After applying, Karpenter notices the new pod resource request exceeds r7g.large (16 GiB) capacity and provisions a larger instance from the NodePool's instance-size requirements list (large, xlarge, 2xlarge, 4xlarge, 8xlarge). The NodePool's limits (default cpu: 1000, memory: 4000Gi) cap the total fleet.

Procedure

  1. Edit resources.requests.memory and resources.limits.memory in helm-values/valkey.yaml.

  2. Apply via ./deploy.sh (or targeted Terraform apply).

  3. ArgoCD updates the StatefulSet pod template; the rolling update replaces each pod, and Karpenter provisions a larger node for each as it lands.

  4. Verify nodes:

    kubectl get nodes -l NodeGroupType=valkey \
    -o jsonpath='{range .items[*]}{.metadata.name}{"\t"}{.metadata.labels.node\.kubernetes\.io/instance-type}{"\n"}{end}'
    # ip-... r7g.2xlarge

The PVC size is independent of the instance size — to resize storage, see below.

Storage Resize

EBS gp3 supports online resize. Increase replica.persistence.size in helm-values/valkey.yaml:

replica:
persistence:
size: 100Gi # was 50Gi

Apply via ./deploy.sh. Each PVC's spec.resources.requests.storage updates; the AWS EBS volume expands online (no pod restart needed, but the filesystem may need to re-read its size — most images do this automatically). Verify:

kubectl -n valkey exec valkey-0 -c valkey -- df -h /data
# /dev/nvme1n1 100G ... /data
note

PVC resize requires the StorageClass to have allowVolumeExpansion: true — verify with kubectl get sc gp3 -o jsonpath='{.allowVolumeExpansion}'. The default gp3 StorageClass in this stack has it enabled.

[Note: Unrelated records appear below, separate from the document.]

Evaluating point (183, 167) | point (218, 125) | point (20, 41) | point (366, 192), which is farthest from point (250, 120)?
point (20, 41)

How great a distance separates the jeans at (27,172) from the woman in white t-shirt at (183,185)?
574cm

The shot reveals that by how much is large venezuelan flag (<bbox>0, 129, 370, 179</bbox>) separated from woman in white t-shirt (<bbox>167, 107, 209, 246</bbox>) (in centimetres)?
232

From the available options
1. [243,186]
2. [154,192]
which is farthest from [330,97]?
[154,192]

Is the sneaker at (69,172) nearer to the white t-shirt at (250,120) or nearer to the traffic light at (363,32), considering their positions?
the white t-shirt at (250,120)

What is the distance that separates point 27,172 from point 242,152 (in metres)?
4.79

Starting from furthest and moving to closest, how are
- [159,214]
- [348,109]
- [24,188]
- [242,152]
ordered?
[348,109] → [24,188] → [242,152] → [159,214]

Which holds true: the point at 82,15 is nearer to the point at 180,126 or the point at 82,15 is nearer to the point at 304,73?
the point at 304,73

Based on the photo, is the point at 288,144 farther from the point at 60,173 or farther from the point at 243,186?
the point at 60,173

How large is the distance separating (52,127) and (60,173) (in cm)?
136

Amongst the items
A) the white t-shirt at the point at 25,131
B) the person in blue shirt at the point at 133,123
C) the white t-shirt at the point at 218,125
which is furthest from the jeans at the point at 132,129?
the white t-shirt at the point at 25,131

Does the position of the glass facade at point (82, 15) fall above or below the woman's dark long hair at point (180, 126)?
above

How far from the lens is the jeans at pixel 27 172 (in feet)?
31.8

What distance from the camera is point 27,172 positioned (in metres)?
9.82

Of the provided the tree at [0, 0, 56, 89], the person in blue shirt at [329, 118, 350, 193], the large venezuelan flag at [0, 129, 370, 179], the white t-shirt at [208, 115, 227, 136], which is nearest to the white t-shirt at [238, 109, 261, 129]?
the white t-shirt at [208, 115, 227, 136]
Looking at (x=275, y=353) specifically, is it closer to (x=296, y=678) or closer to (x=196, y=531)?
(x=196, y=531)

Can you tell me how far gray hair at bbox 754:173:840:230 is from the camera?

Combined Upgrade (chart + image + AMI)

For a major release that pairs a chart bump with a Valkey image bump and an EKS minor-version bump:

  1. Chart bump first (lower-risk, schema diffs surface fastest).
  2. Image bump second (data plane changes; replication compatibility verified by post-upgrade smoke test).
  3. AMI rollover last (longest, paced by PDB).
  4. EKS minor-version upgrade (separate runbook — see EKS managed node group upgrade docs).

Each step is independent; abort and rollback to the previous step's known-good state if any verification fails.